Грек ухмыльнулся и не произнес ни слова. На самом деле его совсем не интересовали те, с кем приходилось сражаться. Лидийцы, египтяне, карийцы, евреи, даже соотечественники — все для него были одинаковы. Берешь в руки меч, убиваешь того, кого должен убить, и вступаешь в новую кампанию — очень часто против тех самых людей, которые платили тебе за предыдущую. Сегодня персидский царь Камбис — его хозяин, а несколько месяцев назад грек воевал с ним на стороне египтян. Обычное дело для наемника.

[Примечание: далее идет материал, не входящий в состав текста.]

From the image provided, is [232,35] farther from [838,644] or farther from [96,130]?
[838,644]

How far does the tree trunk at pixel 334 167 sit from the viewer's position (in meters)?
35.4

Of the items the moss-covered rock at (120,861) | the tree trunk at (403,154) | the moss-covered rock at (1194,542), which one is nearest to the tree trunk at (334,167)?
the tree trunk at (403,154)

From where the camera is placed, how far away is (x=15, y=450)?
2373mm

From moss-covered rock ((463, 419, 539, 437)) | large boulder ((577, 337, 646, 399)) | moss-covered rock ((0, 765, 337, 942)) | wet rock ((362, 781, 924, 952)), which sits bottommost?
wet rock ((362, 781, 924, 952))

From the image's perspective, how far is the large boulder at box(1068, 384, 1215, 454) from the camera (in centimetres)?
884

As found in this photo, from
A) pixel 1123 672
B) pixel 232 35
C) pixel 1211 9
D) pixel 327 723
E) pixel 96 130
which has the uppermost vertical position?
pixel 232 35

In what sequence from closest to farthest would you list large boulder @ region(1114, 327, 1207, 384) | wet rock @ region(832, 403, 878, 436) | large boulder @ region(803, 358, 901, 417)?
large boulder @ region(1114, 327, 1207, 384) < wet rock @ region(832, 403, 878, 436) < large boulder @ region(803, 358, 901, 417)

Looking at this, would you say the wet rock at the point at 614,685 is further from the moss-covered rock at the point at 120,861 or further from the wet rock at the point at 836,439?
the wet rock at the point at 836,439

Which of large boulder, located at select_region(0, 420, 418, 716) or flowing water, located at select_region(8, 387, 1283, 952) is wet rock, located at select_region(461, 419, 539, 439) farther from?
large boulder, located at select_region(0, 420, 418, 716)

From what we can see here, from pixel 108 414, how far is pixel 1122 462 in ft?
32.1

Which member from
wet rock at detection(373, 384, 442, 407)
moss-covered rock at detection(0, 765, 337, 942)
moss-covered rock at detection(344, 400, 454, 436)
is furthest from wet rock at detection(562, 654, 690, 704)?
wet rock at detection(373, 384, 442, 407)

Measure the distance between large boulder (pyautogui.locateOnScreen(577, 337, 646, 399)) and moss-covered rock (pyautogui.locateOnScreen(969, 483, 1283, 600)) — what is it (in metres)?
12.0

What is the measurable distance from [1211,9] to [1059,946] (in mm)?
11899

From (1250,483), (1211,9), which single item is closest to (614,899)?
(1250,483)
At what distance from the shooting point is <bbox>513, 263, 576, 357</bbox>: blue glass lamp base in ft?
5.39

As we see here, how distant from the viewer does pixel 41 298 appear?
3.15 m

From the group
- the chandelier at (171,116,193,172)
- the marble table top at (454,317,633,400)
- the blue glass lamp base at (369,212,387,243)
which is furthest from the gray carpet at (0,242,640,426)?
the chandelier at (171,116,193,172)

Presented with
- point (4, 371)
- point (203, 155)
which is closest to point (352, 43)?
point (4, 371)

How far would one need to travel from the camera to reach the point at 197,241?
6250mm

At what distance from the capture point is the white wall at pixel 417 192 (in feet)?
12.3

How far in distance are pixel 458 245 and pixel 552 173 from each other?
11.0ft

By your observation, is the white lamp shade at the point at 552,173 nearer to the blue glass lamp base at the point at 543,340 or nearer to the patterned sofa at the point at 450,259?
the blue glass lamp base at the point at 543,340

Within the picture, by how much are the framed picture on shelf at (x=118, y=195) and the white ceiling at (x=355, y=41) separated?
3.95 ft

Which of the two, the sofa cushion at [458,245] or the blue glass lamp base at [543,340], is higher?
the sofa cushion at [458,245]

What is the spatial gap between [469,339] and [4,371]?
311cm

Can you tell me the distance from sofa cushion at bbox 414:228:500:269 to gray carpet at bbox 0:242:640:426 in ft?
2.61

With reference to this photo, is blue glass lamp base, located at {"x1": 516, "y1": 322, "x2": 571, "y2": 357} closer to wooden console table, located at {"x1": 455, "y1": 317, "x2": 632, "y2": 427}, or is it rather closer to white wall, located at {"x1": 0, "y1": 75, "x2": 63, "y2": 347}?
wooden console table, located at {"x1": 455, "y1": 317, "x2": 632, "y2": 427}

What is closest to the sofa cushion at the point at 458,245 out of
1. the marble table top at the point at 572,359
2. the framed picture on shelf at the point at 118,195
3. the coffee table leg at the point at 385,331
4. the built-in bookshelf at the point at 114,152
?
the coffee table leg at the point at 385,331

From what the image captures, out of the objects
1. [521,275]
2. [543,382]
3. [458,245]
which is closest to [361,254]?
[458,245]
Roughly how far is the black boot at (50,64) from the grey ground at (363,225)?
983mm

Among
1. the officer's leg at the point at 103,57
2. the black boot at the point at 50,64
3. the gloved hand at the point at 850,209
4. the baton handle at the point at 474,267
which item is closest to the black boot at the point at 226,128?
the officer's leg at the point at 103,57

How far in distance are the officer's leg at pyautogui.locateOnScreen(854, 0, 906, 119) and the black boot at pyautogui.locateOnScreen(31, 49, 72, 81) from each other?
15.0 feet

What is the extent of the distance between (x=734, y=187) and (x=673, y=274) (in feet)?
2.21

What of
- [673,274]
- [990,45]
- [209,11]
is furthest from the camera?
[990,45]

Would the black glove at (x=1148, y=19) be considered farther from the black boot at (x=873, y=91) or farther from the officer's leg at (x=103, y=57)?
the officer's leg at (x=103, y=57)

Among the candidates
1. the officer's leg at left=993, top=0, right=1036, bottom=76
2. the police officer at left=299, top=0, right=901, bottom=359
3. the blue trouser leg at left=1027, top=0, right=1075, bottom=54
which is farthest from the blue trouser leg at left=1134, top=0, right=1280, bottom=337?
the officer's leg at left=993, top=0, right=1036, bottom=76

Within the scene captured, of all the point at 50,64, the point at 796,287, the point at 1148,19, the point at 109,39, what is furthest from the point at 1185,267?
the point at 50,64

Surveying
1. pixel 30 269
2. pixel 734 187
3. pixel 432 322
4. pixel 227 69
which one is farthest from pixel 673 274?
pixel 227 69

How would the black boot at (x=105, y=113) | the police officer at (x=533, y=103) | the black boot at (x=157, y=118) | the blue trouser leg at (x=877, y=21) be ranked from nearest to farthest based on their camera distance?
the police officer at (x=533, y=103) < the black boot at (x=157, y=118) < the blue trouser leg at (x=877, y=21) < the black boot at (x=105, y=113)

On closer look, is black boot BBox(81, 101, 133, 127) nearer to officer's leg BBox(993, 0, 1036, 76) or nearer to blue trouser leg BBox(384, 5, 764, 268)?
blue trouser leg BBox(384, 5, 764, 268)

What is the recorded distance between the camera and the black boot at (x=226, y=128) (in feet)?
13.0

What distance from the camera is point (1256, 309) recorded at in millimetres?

Он вспомнил последний перед выходом в пустыню день в Фивах. Прихватив бурдюк с пивом, грек вместе со своим другом, македонцем Фаэдом, перебрался через полноводную реку Итеру, за которой расстилалась широкая долина, Врата смерти, как ее называли. По слухам, в глубокой древности там хоронили могущественных правителей. Приятели пробродили по долине полдня. У подножия крутого холма они наткнулись на узкий лаз и после недолгих колебаний решили выяснить, куда он ведет. Лаз оказался входом в коридор, каменные стены и потолок которого были покрыты мастерски выписанными изображениями людей и животных. Достав из-за пояса нож, грек начал выцарапывать в мягком известняке надпись:
— «Я, Диммах, сын Мененда из Наксоса, видел своими глазами эти чудеса. Завтра предстоит поход против аммонитян. Да помогут… »
Не успел он закончить, как бедняга Фаэд, опускаясь на одно колено, не заметил скорпиона и с громким криком бросился вон. Грек расхохотался.
Но македонцу было не до веселья. Его нога распухла и напоминала бревно, на следующий день он не смог выступить вместе со всеми, лишив себя удовольствия в течение четырех недель медленно поджариваться под палящим солнцем пустыни. Бедняга? Да он просто счастливчик!
Губы грека раздвинулись в улыбке.
— Диммах! Эй, Диммах!
Возглас соседа прервал его воспоминания.